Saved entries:
::::::::::
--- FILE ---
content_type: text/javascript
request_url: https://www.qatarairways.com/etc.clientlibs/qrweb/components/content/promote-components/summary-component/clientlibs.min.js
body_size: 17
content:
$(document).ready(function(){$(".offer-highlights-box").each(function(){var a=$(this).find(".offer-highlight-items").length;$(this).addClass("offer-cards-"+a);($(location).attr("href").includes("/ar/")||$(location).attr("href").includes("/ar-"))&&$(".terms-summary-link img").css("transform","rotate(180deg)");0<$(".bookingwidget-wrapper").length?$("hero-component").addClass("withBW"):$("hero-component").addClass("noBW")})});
::::::::::
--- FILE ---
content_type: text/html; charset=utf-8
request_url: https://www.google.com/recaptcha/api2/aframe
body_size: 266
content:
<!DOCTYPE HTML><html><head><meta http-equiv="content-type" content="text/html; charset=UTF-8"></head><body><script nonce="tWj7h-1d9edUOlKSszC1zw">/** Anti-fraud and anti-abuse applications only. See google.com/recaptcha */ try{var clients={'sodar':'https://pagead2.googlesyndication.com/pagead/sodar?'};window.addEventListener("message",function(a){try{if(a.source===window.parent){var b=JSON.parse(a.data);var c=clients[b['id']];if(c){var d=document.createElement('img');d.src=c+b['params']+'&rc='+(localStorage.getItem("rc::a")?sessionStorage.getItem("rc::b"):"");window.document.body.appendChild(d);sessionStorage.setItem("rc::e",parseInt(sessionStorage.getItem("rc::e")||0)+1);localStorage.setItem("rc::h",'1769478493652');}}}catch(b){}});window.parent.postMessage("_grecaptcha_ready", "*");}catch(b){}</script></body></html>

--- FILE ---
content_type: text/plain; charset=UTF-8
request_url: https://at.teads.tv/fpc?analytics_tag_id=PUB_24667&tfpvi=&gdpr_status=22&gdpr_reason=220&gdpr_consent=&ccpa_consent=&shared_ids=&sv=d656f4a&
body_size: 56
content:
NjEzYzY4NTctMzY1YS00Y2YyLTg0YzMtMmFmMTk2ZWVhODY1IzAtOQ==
::::::::::
Every line above that holds the string "html" should be returned.

**Reply:**
content_type: text/html; charset=utf-8
<!DOCTYPE HTML><html><head><meta http-equiv="content-type" content="text/html; charset=UTF-8"></head><body><script nonce="tWj7h-1d9edUOlKSszC1zw">/** Anti-fraud and anti-abuse applications only. See google.com/recaptcha */ try{var clients={'sodar':'https://pagead2.googlesyndication.com/pagead/sodar?'};window.addEventListener("message",function(a){try{if(a.source===window.parent){var b=JSON.parse(a.data);var c=clients[b['id']];if(c){var d=document.createElement('img');d.src=c+b['params']+'&rc='+(localStorage.getItem("rc::a")?sessionStorage.getItem("rc::b"):"");window.document.body.appendChild(d);sessionStorage.setItem("rc::e",parseInt(sessionStorage.getItem("rc::e")||0)+1);localStorage.setItem("rc::h",'1769478493652');}}}catch(b){}});window.parent.postMessage("_grecaptcha_ready", "*");}catch(b){}</script></body></html>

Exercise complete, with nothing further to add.